*EXERCISE:* Please find every line in the listing below that contains the word "where" and copy each of those lines out in full.

*INPUT DATA:*
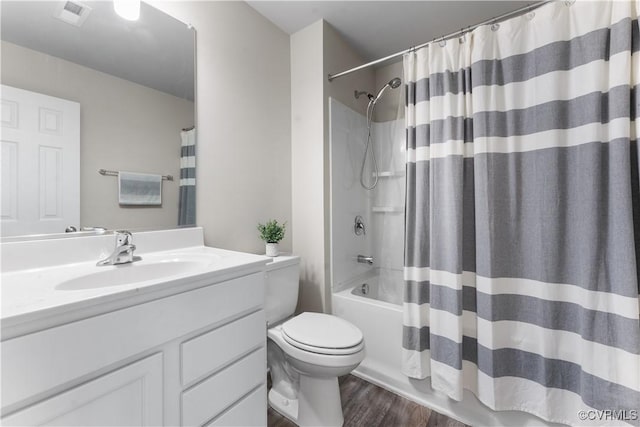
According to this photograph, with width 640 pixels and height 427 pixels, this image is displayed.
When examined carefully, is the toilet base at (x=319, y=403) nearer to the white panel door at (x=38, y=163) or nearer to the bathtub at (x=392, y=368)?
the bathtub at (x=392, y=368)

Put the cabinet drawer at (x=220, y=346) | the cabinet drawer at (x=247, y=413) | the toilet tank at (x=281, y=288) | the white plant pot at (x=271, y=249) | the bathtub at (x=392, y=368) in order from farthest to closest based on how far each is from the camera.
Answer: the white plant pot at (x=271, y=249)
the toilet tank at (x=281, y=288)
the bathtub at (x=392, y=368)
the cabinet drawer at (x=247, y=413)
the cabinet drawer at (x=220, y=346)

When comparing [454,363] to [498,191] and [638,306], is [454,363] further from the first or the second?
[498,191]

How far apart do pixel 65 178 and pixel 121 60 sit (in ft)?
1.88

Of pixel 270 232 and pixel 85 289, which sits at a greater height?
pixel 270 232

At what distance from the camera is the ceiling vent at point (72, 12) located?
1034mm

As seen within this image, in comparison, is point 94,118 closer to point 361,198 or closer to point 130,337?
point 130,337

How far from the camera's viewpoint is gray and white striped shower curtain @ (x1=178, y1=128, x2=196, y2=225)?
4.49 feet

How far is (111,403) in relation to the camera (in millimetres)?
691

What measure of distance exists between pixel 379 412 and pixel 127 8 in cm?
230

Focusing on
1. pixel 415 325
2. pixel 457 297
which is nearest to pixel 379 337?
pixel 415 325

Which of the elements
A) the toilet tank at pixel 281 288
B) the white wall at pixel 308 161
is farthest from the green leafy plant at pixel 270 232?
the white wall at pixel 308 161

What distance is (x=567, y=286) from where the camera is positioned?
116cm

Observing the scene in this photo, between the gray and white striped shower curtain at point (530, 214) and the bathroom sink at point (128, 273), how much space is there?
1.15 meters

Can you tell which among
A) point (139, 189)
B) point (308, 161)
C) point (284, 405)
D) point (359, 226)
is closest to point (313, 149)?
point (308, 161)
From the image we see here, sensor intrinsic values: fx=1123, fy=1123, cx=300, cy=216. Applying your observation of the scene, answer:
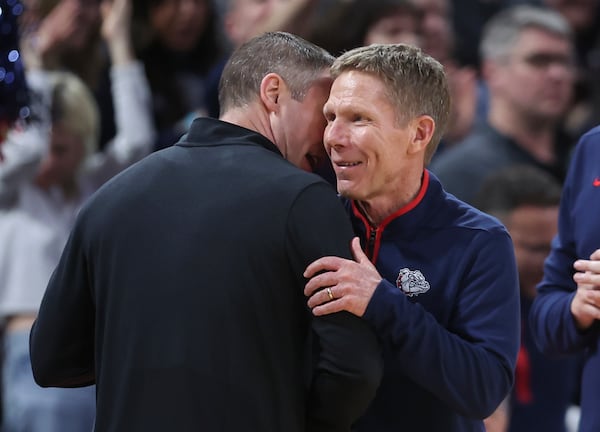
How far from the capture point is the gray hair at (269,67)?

---

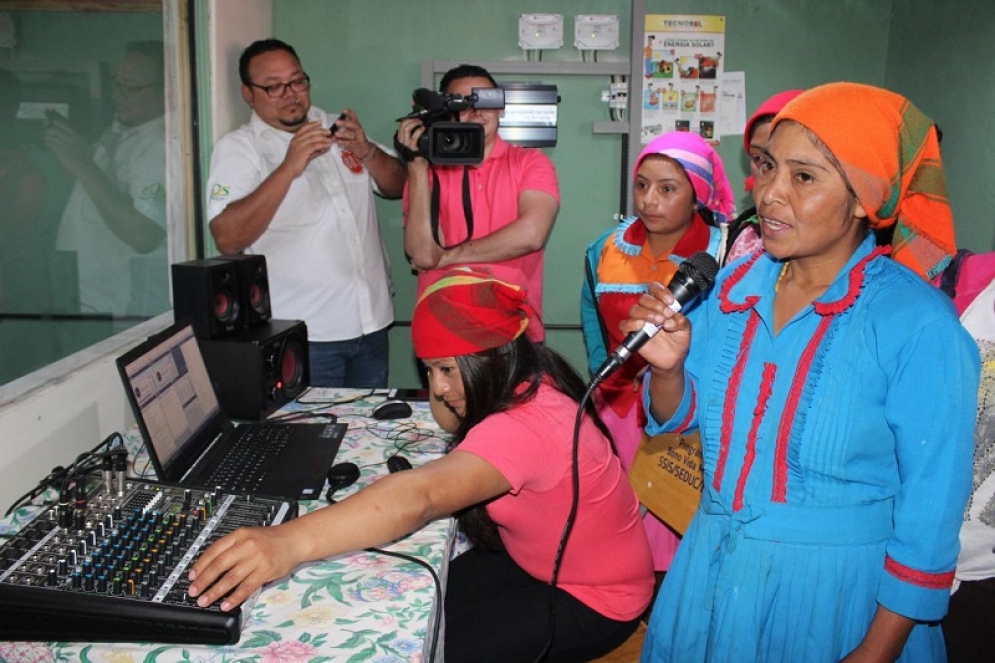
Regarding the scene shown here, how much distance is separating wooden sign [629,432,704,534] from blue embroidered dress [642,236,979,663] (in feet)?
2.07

==

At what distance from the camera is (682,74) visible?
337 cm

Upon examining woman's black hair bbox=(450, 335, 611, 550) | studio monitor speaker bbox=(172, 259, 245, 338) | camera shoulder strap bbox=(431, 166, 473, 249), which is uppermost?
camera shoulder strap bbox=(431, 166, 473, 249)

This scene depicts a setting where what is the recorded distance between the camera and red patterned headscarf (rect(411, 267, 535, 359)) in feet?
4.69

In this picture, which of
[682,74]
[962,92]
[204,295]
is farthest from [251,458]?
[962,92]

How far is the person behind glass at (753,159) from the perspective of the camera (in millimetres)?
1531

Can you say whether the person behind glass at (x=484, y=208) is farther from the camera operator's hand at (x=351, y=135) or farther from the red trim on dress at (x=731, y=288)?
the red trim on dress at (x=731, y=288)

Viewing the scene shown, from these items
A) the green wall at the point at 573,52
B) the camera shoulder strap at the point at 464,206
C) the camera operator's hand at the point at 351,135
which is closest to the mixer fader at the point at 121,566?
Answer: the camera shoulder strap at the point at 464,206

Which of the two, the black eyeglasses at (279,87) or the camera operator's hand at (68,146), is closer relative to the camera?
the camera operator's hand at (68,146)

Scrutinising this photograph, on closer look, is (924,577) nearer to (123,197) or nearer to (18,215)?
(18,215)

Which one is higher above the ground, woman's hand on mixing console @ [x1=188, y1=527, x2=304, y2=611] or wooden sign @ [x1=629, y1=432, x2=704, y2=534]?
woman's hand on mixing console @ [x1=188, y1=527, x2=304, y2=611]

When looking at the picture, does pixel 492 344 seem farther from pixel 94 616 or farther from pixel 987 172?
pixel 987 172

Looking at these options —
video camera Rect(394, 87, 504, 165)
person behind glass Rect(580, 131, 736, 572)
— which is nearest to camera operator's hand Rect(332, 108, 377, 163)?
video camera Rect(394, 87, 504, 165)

*WRITTEN ANSWER:*
What distance is (x=567, y=286) from where the camera is positioned?
This scene depicts a setting where what is the recorded distance between the camera and red patterned headscarf (rect(411, 267, 535, 359)) in feet?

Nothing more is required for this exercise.